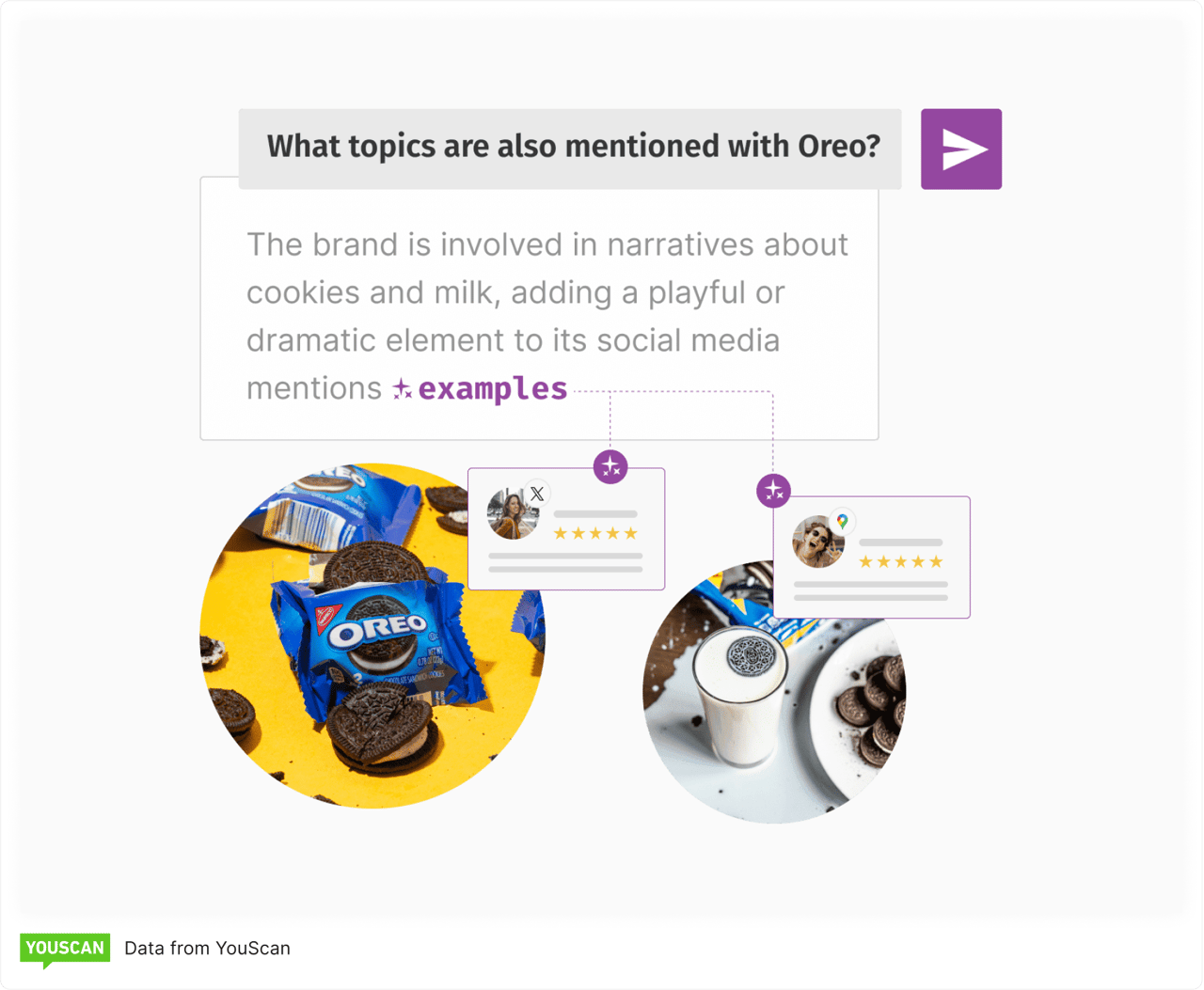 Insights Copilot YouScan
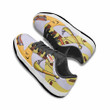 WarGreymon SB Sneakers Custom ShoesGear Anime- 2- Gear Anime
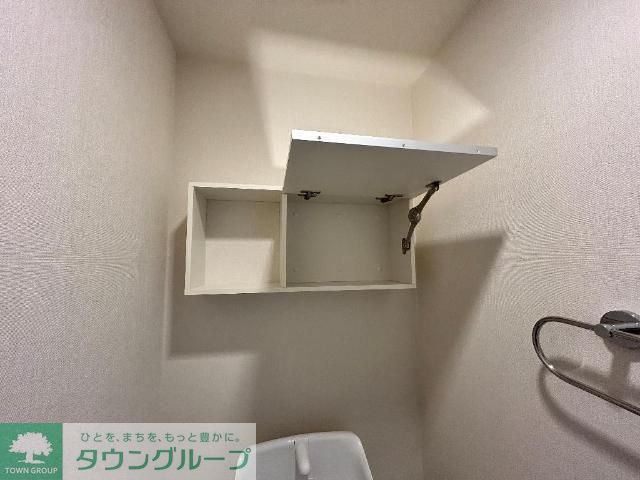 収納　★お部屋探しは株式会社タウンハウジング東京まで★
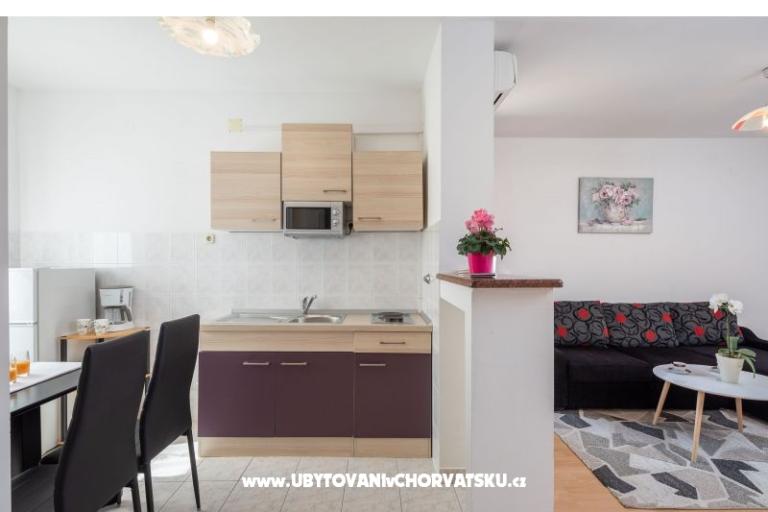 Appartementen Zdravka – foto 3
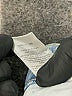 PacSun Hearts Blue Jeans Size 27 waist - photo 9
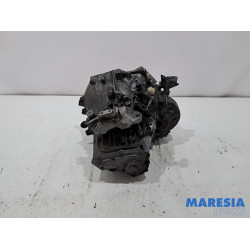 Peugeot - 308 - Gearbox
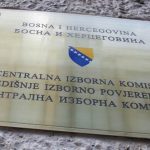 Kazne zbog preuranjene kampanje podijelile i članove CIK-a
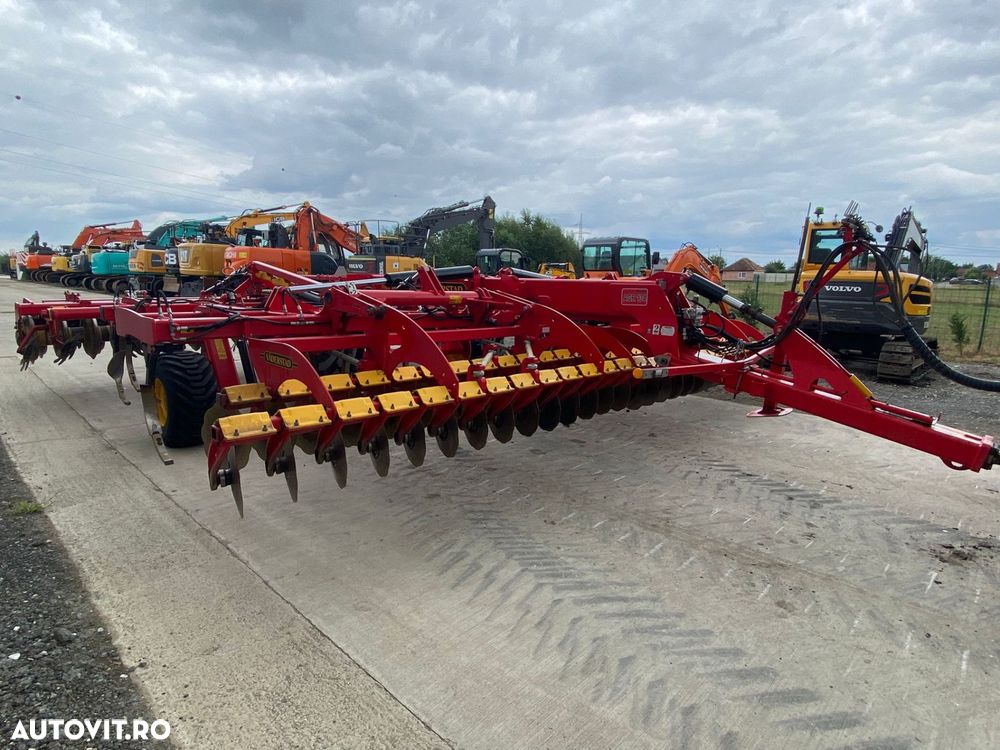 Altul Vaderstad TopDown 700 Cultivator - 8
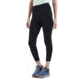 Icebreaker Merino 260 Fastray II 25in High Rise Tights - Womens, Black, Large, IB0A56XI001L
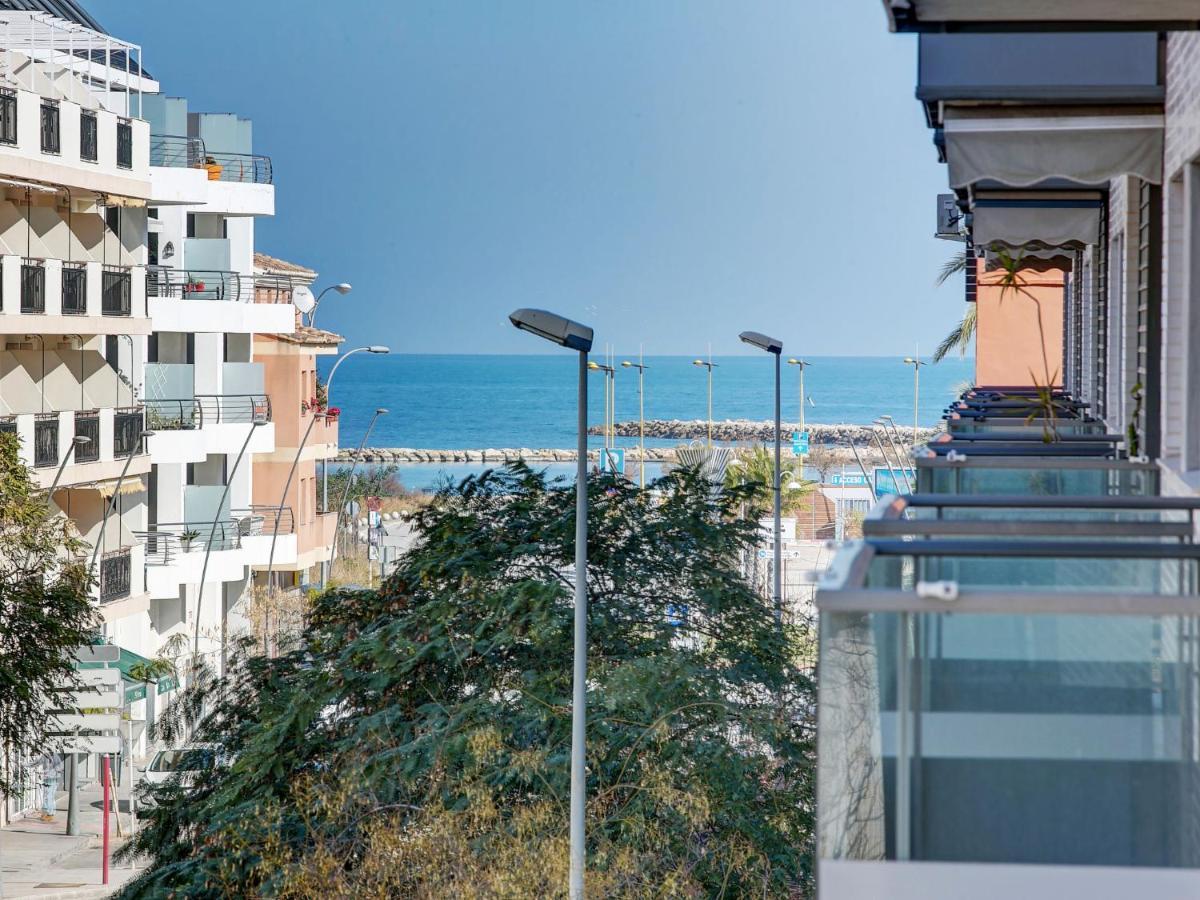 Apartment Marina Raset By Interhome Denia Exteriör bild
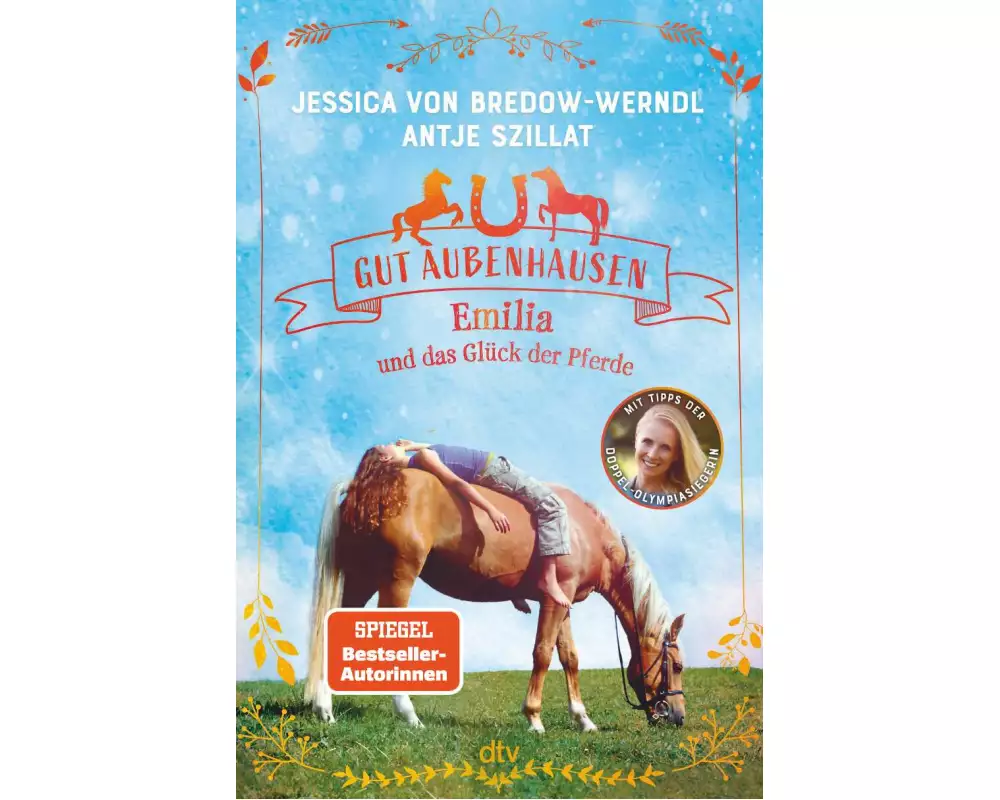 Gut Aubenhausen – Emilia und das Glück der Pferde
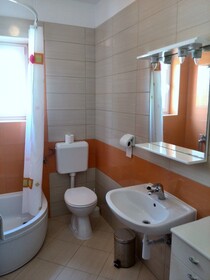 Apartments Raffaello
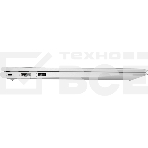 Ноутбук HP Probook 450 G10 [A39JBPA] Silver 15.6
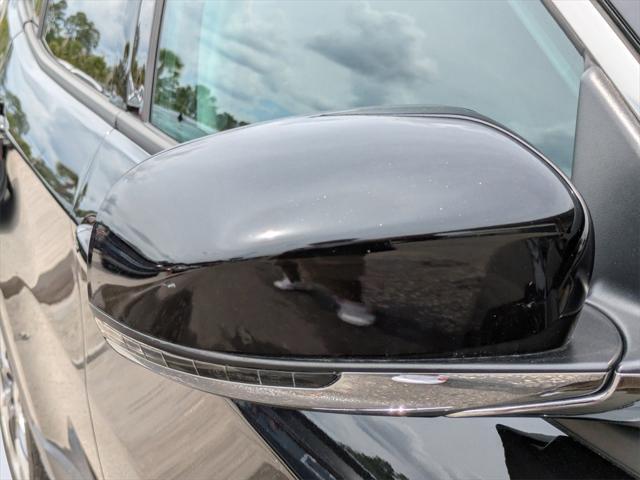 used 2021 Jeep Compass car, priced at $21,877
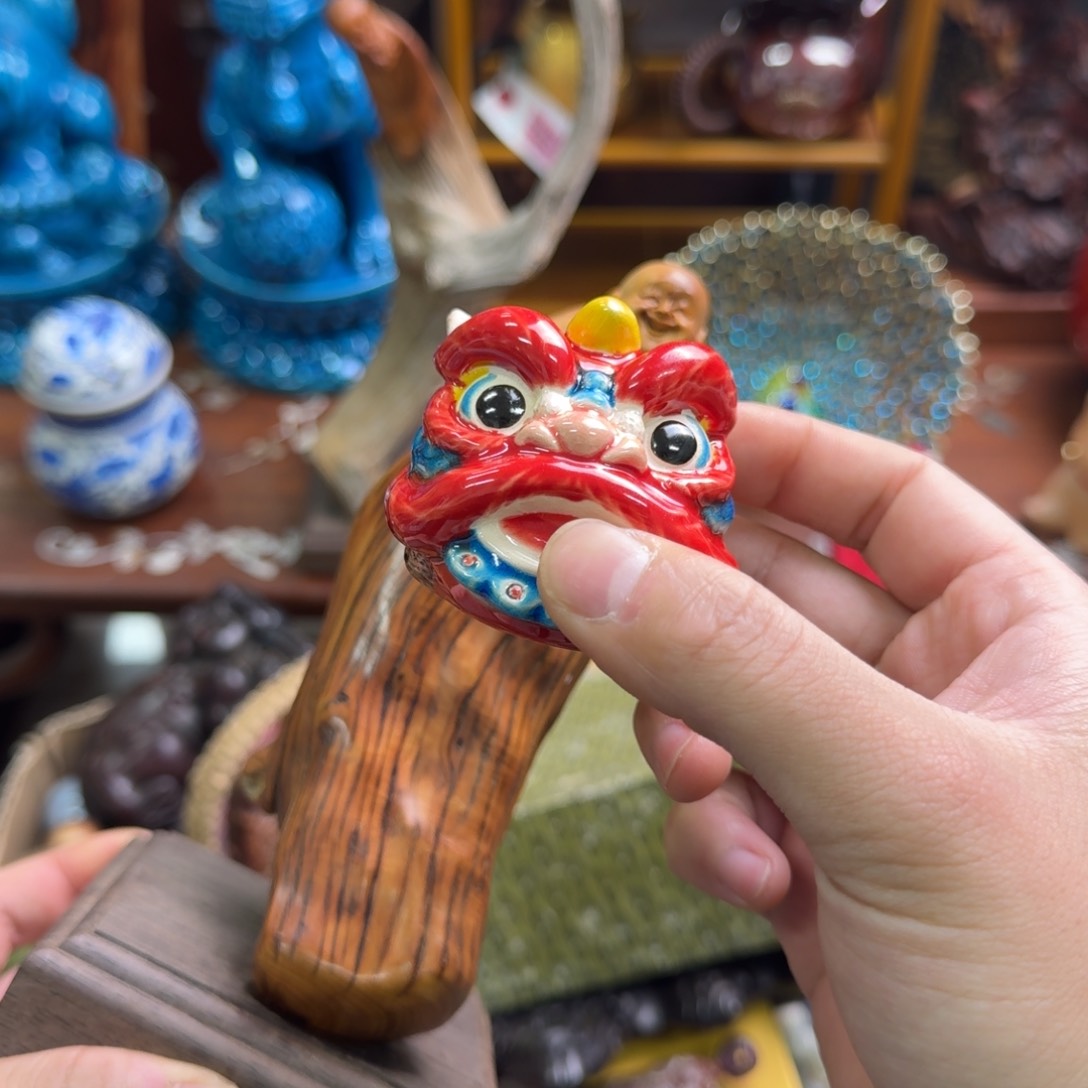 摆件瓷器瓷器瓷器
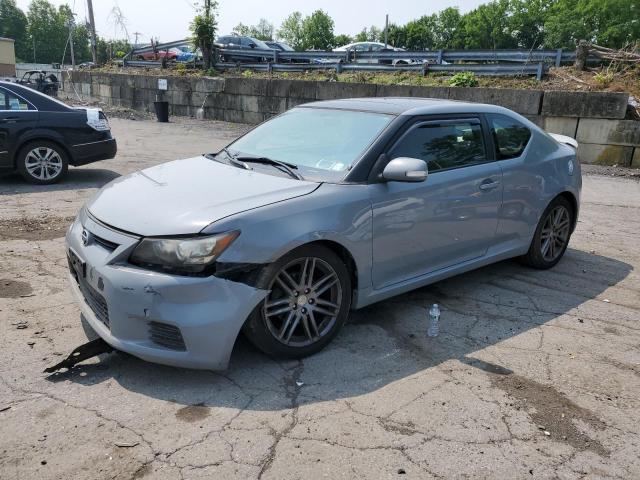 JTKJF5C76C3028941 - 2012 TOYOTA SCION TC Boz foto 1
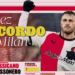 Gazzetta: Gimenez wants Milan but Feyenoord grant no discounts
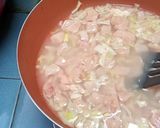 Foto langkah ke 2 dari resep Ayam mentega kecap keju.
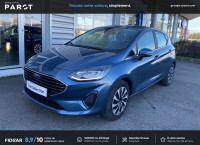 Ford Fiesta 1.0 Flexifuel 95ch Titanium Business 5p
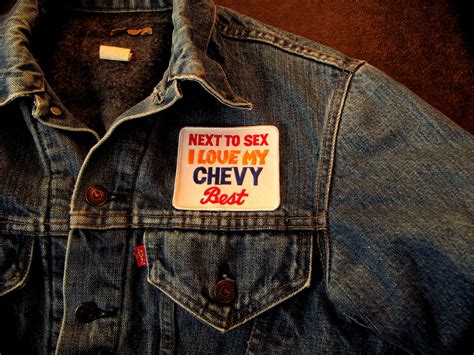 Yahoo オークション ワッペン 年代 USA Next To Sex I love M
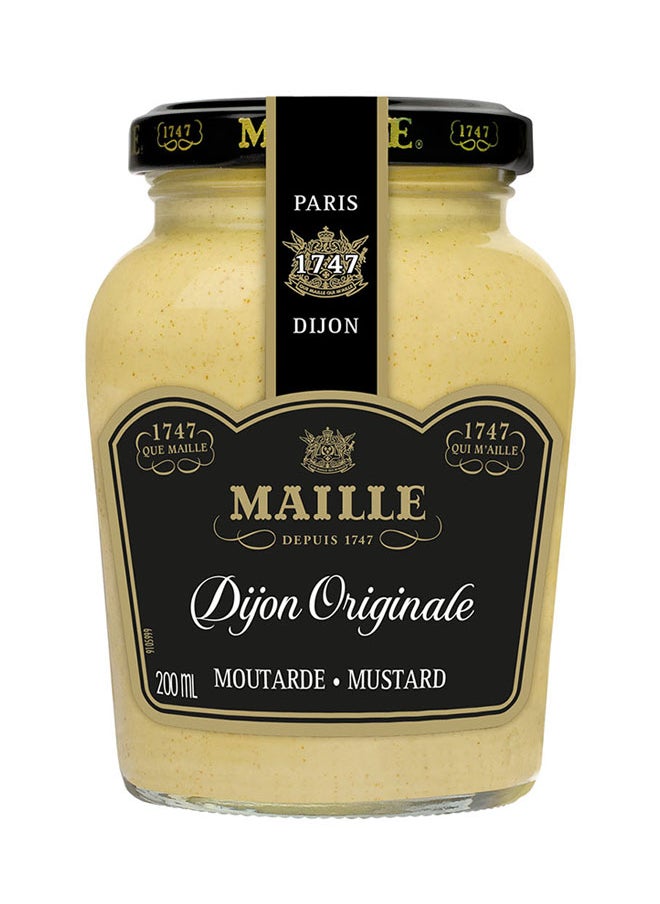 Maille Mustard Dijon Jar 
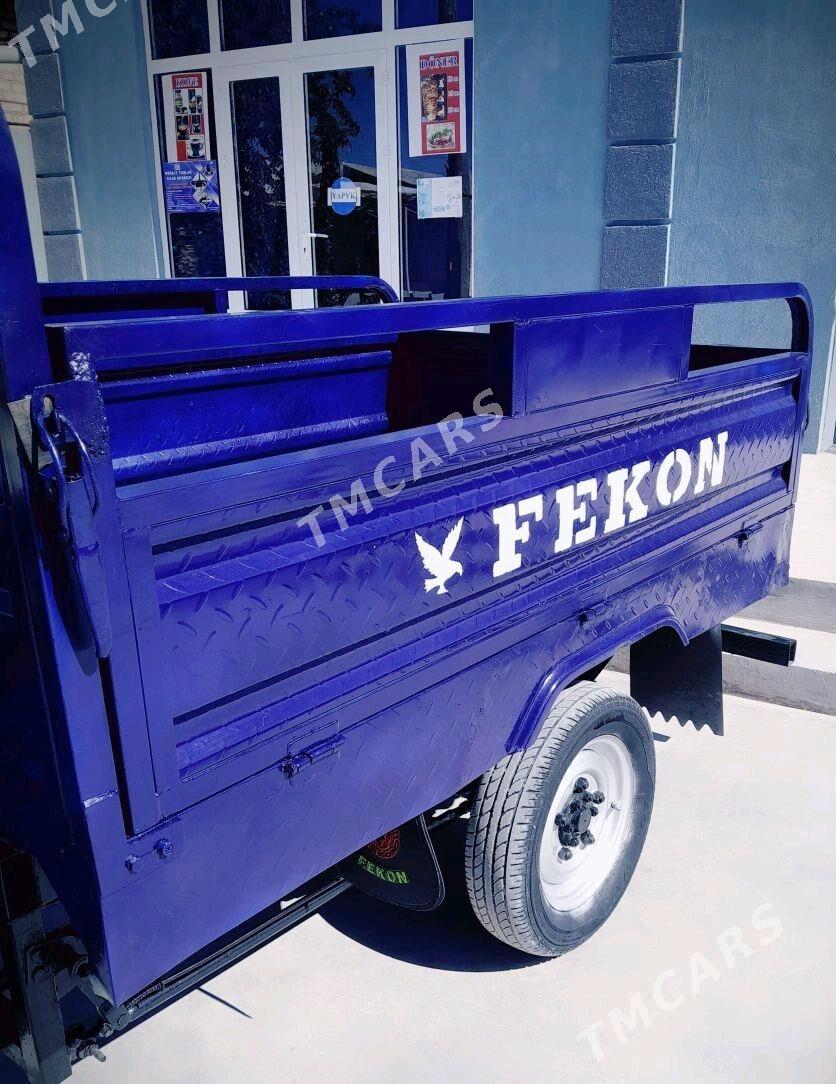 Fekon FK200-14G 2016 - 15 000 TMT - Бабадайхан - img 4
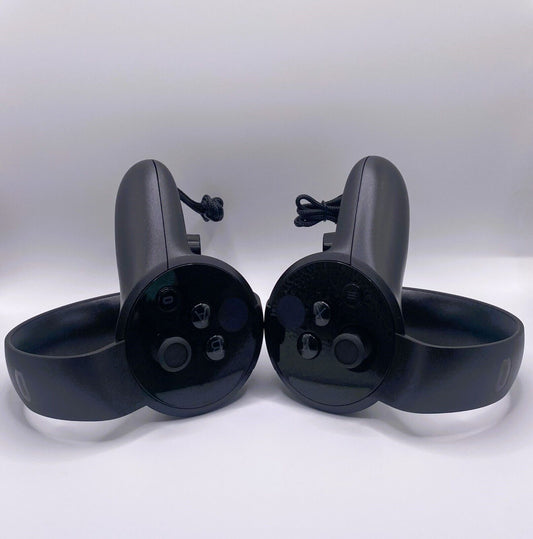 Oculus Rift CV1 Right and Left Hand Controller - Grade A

Exercise goal: Copy out all of the lines above word for word, in their original order. Leave out the pictures.

Expected answer:
 Insights Copilot YouScan
 WarGreymon SB Sneakers Custom ShoesGear Anime- 2- Gear Anime
 収納　★お部屋探しは株式会社タウンハウジング東京まで★
 Appartementen Zdravka – foto 3
 PacSun Hearts Blue Jeans Size 27 waist - photo 9
 Peugeot - 308 - Gearbox
 Kazne zbog preuranjene kampanje podijelile i članove CIK-a
 Altul Vaderstad TopDown 700 Cultivator - 8
 Icebreaker Merino 260 Fastray II 25in High Rise Tights - Womens, Black, Large, IB0A56XI001L
 Apartment Marina Raset By Interhome Denia Exteriör bild
 Gut Aubenhausen – Emilia und das Glück der Pferde
 Apartments Raffaello
 Ноутбук HP Probook 450 G10 [A39JBPA] Silver 15.6
 used 2021 Jeep Compass car, priced at $21,877
 摆件瓷器瓷器瓷器
 JTKJF5C76C3028941 - 2012 TOYOTA SCION TC Boz foto 1
 Gazzetta: Gimenez wants Milan but Feyenoord grant no discounts
 Foto langkah ke 2 dari resep Ayam mentega kecap keju.
 Ford Fiesta 1.0 Flexifuel 95ch Titanium Business 5p
 Yahoo オークション ワッペン 年代 USA Next To Sex I love M
 Maille Mustard Dijon Jar 
 Fekon FK200-14G 2016 - 15 000 TMT - Бабадайхан - img 4
 Oculus Rift CV1 Right and Left Hand Controller - Grade A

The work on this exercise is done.